As the NDIS moves to independent assessments, these companies stand to profit from the change



At first glance, the healthcare company Allied Care Group looks like just another small business trying to make its way in a crowded market.

Its headquarters is listed as an office suite above a bank branch in sleepy Kingscliff, just south of Tweed Heads.

The company seems an unlikely candidate for a massive federal government contract worth potentially hundreds of millions of dollars over the next five years.

Yet in February this year, Allied Care Group was one of eight organisations picked to roll out a controversial new eligibility testing regime for the 400,000 participants in the National Disability Insurance scheme.

The company’s contract will likely involve tens of thousands of assessments around the country — a huge undertaking for a firm with no apparent record of delivering major government projects.

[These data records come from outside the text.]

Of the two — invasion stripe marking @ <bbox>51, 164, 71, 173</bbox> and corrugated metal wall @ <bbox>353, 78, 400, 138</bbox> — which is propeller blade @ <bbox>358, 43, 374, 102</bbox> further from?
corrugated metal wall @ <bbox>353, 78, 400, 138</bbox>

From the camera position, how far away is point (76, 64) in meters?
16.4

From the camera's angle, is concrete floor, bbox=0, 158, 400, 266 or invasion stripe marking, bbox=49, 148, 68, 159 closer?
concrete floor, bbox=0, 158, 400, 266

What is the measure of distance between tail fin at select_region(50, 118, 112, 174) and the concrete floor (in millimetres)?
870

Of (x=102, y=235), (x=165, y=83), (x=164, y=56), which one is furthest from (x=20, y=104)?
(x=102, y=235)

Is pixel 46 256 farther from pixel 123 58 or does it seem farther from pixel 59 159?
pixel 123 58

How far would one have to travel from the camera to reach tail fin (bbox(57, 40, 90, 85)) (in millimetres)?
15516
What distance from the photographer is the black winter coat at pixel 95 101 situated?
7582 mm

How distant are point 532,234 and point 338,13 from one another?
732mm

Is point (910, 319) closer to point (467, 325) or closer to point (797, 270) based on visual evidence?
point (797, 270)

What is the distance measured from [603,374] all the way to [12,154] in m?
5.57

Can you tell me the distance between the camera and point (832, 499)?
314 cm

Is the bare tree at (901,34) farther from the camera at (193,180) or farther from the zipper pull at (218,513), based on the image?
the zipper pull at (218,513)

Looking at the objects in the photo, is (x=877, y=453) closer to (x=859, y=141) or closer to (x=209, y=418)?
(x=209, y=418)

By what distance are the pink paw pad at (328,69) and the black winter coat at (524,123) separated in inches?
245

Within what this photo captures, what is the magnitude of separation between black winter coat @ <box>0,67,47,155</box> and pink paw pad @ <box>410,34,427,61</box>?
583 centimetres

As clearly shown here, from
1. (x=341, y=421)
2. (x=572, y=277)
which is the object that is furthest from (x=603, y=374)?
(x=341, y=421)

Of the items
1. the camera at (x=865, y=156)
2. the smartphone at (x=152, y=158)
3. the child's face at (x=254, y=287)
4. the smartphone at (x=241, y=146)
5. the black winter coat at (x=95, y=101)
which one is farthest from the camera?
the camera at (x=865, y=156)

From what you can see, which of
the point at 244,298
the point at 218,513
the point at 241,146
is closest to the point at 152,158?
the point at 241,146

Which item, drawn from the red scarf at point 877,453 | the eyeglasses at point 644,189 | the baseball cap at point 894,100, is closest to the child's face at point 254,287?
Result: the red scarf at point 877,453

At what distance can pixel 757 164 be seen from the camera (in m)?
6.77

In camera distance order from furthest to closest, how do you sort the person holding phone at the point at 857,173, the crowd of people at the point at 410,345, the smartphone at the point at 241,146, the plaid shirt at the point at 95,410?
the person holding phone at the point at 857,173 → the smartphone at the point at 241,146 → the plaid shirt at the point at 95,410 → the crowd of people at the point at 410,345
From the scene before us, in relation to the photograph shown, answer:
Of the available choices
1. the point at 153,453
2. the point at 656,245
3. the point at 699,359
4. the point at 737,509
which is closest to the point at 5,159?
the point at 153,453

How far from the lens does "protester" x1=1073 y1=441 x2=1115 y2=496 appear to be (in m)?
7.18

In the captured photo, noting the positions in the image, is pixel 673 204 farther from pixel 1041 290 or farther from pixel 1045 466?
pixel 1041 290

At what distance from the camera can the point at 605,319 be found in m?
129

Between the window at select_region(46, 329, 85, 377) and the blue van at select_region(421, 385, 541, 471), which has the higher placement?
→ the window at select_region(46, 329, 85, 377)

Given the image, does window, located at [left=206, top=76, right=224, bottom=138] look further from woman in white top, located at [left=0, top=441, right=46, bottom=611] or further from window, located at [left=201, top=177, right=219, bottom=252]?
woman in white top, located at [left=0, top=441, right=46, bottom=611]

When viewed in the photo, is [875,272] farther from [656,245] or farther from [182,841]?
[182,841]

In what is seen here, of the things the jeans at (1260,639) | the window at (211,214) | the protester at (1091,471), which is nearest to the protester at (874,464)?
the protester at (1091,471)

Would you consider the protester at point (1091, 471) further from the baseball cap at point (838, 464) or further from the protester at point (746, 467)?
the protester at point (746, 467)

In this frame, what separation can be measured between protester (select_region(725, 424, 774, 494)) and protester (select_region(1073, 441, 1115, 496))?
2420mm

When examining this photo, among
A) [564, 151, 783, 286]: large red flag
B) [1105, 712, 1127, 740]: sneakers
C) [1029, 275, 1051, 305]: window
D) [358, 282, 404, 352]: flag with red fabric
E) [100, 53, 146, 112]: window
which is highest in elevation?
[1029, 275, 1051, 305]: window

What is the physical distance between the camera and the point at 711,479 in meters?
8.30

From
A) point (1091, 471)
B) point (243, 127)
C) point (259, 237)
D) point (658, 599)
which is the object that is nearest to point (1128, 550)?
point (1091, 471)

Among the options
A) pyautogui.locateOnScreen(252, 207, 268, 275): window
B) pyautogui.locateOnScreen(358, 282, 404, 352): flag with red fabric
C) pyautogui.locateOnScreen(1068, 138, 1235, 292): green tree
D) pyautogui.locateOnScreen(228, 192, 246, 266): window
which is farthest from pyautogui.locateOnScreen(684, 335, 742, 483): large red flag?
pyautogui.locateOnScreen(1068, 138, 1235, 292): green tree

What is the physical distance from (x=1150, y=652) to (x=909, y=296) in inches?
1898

But behind Allied Care Group’s humble facade stands an emerging giant of Australia’s disability support industry.

The company is in fact a subsidiary of Zenitas Healthcare, a disability and aged care juggernaut with almost 5,000 staff and more than $250 million in revenue last financial year.

Its chief executive is Rob De Luca, a former head of the National Disability Insurance Agency (NDIA), the agency which runs the NDIS.

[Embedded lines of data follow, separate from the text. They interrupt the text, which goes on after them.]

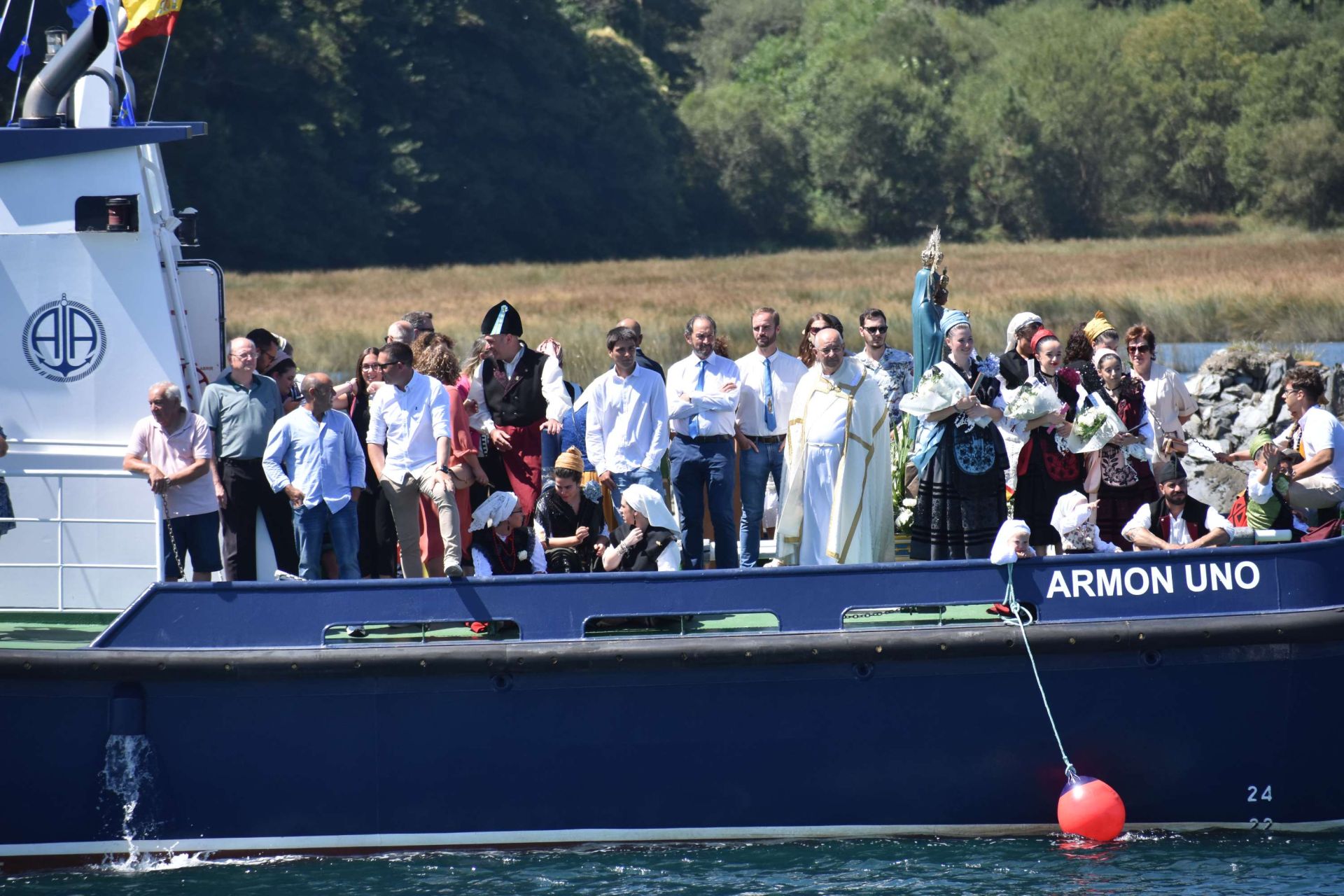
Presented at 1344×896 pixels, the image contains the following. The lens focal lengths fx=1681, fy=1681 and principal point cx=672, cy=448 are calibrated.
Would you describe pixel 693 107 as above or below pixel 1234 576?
above

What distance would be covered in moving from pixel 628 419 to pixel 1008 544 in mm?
2122

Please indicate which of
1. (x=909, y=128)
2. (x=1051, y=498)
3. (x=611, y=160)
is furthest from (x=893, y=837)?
(x=909, y=128)

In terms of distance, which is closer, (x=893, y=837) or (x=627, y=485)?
(x=893, y=837)

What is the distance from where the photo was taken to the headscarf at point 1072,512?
768 cm

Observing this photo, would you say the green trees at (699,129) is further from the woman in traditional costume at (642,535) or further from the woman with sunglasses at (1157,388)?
the woman in traditional costume at (642,535)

A man with dark hair who is dressed in a shoot smiles for the camera.
Zenitas CEO and former National Disability Insurance Agency CEO Rob De Luca.(Zenitas)

A major question is that given Zenitas Healthcare’s expertise in disability services, why did it decide to apply for the contract to provide so-called independent assessments through a subsidiary rather than directly?

It appears that by tendering through Allied Care Group, Zenitas has not been subject to strict conflict of interest rules designed to prevent existing NDIS providers from conducting independent assessments.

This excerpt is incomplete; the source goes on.